El valor agregado de esas adquisiciones usadas es que cada una tiene su historia. Gabriela se acuerda del recateo con un italiano por una chaqueta que por fin compro por un precio irrisorio, aun la acompaña en los inviernos. También se arrepiente de no haber comprado esa molinex por 12 dólares sabiendo que nueva casi vale 100 y que nos habría ahorrado muchas molidas a mano del maíz. El pimentero y el salero, una pera y una manzana, de las que se enamoro Gabriela y a las que no le mostró muchas ganas en su momento para que el loco vecino de Montreal se las encimara por la compra de su lavadora. La mecedora de Rony, el primer patrón de Gabriela y su singular mensaje en el contestador: hola habla rony, llámame. La chaqueta recuerdo de los fines de semana haciendo aseo en la refinería Shell, que a propósito había que devolverla luego de la súbita renuncia para viajar a Drummondville. El computador que armo Felipe en Colombia y que viajo con nosotros y donde estaban los diseños para mostrar en las compañías canadienses en las que solicitaría empleo.
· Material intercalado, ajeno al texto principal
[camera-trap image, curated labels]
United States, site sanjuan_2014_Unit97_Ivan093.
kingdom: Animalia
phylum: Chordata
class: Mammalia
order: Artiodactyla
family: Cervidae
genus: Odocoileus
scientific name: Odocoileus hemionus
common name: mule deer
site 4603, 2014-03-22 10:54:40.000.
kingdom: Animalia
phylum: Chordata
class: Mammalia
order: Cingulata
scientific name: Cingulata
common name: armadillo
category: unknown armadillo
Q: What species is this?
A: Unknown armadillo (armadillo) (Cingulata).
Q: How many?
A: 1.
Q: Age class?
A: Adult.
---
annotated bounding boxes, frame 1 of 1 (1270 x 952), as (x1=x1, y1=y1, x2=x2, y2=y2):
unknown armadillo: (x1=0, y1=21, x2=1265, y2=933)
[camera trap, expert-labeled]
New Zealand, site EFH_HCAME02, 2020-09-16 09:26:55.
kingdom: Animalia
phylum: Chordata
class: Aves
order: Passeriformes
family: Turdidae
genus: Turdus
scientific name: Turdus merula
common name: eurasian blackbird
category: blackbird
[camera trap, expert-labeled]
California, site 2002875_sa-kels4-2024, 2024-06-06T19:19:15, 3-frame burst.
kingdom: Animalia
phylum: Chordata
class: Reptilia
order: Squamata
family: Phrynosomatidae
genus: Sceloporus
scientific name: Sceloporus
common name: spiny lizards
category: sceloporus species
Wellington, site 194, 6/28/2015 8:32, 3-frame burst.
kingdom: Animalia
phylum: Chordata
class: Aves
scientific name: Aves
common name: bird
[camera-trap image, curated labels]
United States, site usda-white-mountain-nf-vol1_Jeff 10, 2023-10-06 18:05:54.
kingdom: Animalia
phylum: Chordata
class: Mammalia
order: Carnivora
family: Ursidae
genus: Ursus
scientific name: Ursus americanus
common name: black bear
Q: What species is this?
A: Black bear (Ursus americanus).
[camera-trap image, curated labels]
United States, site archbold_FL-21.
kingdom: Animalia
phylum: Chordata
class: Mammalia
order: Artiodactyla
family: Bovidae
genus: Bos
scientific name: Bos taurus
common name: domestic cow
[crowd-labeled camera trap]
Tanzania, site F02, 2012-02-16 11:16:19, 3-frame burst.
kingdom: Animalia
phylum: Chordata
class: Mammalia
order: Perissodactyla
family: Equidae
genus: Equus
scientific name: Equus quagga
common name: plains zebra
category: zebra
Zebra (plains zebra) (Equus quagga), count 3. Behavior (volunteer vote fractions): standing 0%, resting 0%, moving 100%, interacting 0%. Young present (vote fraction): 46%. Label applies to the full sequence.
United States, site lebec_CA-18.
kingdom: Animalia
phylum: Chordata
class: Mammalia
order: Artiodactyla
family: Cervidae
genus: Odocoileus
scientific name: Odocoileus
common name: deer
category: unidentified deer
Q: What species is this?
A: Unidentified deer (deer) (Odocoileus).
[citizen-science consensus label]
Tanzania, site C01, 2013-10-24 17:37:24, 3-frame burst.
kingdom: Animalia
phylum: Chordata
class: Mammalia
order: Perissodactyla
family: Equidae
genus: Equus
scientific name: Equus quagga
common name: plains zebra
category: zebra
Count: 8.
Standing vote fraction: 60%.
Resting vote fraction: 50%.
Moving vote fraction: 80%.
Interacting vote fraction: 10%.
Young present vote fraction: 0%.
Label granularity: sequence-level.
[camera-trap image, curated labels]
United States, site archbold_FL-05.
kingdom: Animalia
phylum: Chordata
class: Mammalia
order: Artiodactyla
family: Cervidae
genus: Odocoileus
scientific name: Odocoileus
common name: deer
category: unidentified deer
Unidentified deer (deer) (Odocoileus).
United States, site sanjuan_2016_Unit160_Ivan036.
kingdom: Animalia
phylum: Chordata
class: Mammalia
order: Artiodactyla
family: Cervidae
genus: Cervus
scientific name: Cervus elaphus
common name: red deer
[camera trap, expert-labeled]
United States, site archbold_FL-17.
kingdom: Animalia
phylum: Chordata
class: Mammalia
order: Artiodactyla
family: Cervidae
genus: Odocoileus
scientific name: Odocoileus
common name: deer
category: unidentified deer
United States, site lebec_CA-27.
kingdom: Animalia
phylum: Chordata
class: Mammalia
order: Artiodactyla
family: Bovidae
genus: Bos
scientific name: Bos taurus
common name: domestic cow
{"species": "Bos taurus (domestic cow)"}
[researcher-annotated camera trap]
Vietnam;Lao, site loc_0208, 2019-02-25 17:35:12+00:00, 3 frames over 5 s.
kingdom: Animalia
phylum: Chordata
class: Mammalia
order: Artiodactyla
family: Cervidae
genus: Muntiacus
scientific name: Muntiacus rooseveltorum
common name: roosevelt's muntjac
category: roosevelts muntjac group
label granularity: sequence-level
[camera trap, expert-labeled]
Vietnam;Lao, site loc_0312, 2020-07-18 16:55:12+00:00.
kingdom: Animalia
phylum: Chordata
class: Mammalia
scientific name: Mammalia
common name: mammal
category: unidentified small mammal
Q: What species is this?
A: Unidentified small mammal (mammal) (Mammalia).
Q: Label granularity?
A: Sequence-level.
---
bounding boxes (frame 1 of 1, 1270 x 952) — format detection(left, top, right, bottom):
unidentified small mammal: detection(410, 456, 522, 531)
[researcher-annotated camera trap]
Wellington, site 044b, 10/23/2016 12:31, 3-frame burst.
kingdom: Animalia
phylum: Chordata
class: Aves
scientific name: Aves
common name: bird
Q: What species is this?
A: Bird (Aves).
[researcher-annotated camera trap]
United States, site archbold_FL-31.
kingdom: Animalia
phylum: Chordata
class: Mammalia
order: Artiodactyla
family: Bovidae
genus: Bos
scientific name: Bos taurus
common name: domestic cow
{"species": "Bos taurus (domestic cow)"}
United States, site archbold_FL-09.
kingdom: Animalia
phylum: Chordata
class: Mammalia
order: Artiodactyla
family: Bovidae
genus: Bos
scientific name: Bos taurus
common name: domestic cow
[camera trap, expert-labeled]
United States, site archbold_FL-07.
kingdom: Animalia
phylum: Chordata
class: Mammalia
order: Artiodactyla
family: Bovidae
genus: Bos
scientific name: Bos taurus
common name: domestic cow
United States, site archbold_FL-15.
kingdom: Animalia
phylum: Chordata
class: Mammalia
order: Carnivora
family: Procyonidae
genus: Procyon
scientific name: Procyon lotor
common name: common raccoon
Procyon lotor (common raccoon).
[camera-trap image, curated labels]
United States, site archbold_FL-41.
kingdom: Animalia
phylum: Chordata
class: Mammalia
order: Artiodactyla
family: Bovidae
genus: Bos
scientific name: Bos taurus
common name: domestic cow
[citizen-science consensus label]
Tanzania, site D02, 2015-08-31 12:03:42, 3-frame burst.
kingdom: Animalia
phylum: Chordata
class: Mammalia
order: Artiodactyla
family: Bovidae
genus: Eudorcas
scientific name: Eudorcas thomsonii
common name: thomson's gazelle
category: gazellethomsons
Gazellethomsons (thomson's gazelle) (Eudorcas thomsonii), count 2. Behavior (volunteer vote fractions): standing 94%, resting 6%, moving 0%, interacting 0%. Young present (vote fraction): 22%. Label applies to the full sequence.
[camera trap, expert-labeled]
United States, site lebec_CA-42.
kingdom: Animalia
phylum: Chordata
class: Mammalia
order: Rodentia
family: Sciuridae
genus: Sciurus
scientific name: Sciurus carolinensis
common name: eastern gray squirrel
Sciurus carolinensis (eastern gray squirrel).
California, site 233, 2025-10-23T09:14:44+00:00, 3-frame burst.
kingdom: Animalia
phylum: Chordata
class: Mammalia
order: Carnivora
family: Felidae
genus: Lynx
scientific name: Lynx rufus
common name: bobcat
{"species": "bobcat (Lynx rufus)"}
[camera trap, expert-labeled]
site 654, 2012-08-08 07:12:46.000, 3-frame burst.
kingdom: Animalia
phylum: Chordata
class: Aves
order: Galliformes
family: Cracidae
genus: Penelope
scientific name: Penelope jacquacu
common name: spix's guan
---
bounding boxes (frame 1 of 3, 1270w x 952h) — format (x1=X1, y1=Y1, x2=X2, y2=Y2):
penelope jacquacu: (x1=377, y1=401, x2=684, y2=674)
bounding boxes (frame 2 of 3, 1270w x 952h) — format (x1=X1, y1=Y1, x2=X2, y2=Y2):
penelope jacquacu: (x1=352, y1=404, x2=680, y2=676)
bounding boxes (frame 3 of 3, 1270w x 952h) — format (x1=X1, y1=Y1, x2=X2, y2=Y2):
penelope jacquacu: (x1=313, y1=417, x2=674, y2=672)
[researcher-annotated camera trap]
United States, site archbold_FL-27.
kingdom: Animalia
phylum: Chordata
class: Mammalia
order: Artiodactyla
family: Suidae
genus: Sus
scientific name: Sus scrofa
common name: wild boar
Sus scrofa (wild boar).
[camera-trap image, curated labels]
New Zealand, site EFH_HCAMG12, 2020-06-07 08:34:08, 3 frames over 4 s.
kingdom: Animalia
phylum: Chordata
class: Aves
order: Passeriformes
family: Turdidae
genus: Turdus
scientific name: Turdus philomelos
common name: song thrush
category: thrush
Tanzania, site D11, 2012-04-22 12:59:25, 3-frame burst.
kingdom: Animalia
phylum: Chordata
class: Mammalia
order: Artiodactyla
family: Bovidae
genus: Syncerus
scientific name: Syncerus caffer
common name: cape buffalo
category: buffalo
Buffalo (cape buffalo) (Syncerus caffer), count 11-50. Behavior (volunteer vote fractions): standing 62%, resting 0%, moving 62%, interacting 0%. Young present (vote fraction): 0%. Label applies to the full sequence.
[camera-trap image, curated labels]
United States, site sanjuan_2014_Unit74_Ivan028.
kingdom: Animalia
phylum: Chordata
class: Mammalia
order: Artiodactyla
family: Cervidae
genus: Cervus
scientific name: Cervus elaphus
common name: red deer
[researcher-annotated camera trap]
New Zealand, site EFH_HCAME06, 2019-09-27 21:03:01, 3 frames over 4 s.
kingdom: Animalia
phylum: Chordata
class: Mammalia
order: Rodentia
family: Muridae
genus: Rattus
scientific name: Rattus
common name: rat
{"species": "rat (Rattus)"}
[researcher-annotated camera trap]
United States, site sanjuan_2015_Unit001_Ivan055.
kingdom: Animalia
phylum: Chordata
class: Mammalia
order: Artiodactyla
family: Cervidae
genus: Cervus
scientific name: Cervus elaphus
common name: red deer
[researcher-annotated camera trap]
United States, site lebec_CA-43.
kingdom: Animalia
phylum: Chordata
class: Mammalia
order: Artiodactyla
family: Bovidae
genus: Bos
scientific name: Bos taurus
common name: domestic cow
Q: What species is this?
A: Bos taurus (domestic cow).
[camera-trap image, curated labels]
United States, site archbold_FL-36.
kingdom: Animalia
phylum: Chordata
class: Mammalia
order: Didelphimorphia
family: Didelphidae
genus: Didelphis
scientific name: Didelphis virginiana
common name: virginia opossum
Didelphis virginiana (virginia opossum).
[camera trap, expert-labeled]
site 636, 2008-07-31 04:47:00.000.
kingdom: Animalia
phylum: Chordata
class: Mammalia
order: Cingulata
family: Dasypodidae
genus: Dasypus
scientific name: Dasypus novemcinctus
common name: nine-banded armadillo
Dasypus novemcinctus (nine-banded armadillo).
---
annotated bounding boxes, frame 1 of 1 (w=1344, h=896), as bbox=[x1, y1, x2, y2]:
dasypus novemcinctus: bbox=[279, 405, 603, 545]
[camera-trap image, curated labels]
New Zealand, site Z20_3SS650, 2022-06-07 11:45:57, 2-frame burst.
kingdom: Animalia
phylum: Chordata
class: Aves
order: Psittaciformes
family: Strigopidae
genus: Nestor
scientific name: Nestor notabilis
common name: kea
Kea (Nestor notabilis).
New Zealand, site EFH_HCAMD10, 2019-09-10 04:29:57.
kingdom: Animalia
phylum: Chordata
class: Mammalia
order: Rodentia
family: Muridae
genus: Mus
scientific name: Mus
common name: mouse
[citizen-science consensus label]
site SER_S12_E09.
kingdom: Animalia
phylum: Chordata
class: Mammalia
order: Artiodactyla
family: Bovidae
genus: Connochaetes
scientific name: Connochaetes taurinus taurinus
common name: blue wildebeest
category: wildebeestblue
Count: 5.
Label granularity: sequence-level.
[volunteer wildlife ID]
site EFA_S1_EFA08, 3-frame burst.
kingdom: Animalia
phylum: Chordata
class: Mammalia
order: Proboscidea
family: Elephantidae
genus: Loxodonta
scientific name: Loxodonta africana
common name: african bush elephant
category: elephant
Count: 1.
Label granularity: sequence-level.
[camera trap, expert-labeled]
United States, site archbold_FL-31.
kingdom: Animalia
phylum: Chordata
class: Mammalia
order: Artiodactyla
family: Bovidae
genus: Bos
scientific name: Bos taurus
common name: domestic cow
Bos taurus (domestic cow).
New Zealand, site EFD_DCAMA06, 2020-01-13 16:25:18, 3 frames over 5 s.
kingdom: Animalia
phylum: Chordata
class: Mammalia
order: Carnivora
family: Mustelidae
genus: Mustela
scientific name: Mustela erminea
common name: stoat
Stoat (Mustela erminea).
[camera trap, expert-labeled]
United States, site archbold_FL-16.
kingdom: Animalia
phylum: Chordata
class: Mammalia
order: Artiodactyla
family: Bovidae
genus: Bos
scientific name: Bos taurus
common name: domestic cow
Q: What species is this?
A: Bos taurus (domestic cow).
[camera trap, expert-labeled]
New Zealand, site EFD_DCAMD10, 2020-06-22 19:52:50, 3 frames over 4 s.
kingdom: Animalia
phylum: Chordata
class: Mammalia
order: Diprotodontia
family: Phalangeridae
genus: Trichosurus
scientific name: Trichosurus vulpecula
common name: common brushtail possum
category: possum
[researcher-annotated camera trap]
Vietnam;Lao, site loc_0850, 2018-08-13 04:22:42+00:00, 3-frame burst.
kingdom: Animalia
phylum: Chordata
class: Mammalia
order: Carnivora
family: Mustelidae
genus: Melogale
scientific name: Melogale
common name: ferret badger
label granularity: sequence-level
Siempre nos sirvió para conectarnos con Colombia durante el primer ano, me acuerdo que ahí hice un diseño para Montreal y fue en ese mismo aparato que le hice unos planos a Turner para demostrarle que lo de la hoja de vida no era mentira, me estaban midiendo el aceite y al menos había herramientas para demostrarles lo que sabía. Ahí sigue estorbando el tiesto, Bárbara lo sigue utilizando para jugar.

Objetos que sirven de pretexto para hacer marcha atrás y recordar hechos y personas en esta etapa por el Canadá. Y esos objetos alguna vez pertenecieron a personas que nos acogieron como los amigos mas cercamos en este país. Su recuerdo presente para no olvidar su gesto y siempre agradecerles su desinteresada colaboración.

1 comentario:

OCIOPINTORESCO dijo...

Muy bonito y pertinente el artículo. Aplica para cualquier inmigrante en cualquier parte del mundo. De todas maneras no hay personas más nostaálgicas que los Jaramillo. El abuelito y su capacidad de arreglarlo todo una y mil veces hizo que par aun jaramillo todo sea eterno. Ahora todo es efímero, sino porque está fabricado con materiales de mala calidad, porque se queda obsoleto comparado con otros productos y te crean la necesidad, el impulso casi visceral de comprar "lo nuevo". De todas maneras hay personas que se han dado cuanta de la cosa y que son nostálgicos y rescatan esos objetos del olvido. Ya no solo el LP de camilo sesto, sino el imaginario, lo que significa ese objeto obsoleto, olvidado. Es la tendencia de lo Vintange, que prancita Ricky con su Tocadiscos y muchos más en todo el mundo comprando ropa de segunda.